EXTRACT:
>> begin

Do we understand the nature of our commitment to each other?

Collective efficacy, the tool used by educational psychologists, illustrates well where I am going.  Collective efficacy  is measured by the specific question: “how good is X at his or her job?”  Questionnaires and simple ratings are neat and tidy.  Cool stuff – we get a number and the higher the number, the better the school.  Important to know and understand.

It’s also important to put our finger on the nub.  Can we describe our relationships in simple, accurate and concrete language?

  • What is it that we are totally committed to do for the people around us?  In what way are we utterly dependable to others?
  • In what way are they utterly dependable to us?
  • In what way is this, our reciprocated commitment, important to our lives?
  • And are we talking about “what is” rather than “what isn’t”?  Are we talking about the relationship as it is, rather than as we want it to be?

Do we understand the network of commitments that are important to the good life?

I’ve always felt that there are 10 or so people in my life whom I need to trust entirely.  They include my banker, my mechanic, my butcher and my baker.   When 3 or 4 are unreliable, my life becomes miserable indeed.

I am magnificently happy though when I am surrounded by people who share a mutual commitment to me.  It may be a small commitment. It may be a relatively small circle.

>> end

OBJECTIVE A:
Extract the part of the passage on mutual commitment between "Collective efficacy, the" and "dependable to us?", inclusive, copying it word for word.
OBJECTIVE B:
Extend the passage on mutual commitment by writing what would come next after its final sentence.

DATA BLOCK:
>> begin

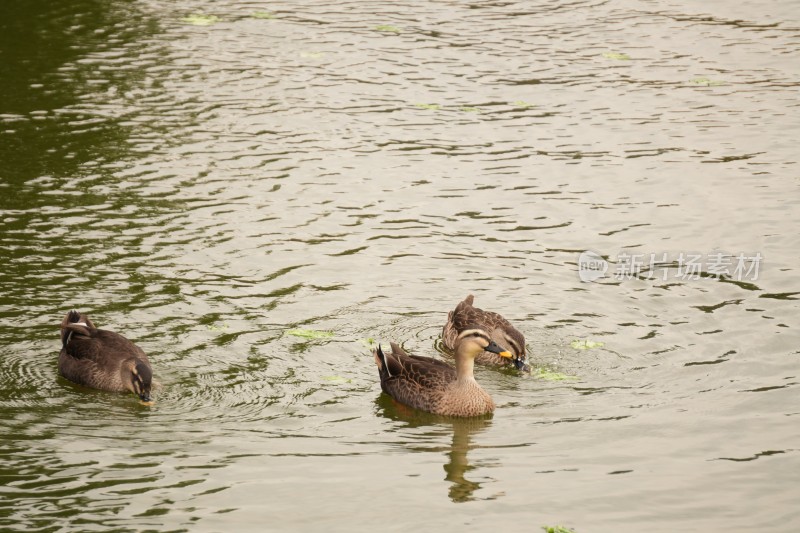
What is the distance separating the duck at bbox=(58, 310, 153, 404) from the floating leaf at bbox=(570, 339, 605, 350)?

>> end

TASK ANSWER A:
Collective efficacy, the tool used by educational psychologists, illustrates well where I am going.  Collective efficacy  is measured by the specific question: “how good is X at his or her job?”  Questionnaires and simple ratings are neat and tidy.  Cool stuff – we get a number and the higher the number, the better the school.  Important to know and understand.

It’s also important to put our finger on the nub.  Can we describe our relationships in simple, accurate and concrete language?

  • What is it that we are totally committed to do for the people around us?  In what way are we utterly dependable to others?
  • In what way are they utterly dependable to us?

TASK ANSWER B:
But that sense that we are competent, dependable and principled is very important.

(As opposed to fickle, corrupt and inept – a phrase I heard on BBC.)

Our lives are as big and as magnificent as our sense that people around us are good people.

Celebrating that goodness will boost your sense of well-being.

  • It’s worth putting our finger on the small contribution each person makes to our lives.
  • It’s worth putting a name to its essential essence – not to what we want to change – but to what will never change because it is the essence of the person and what they will do for us.
  • It’s worth hearing the words of others as they see what about us is predictable and counted upon (because they’ve observed our essence and don’t try to change us).

When we have mapped our network, or social graph, of commitments, when we begin with what is rock solid, how do we feel?  How much energy have we liberated?

I’d be interested to know how you approach these questions.  Have a great weekend.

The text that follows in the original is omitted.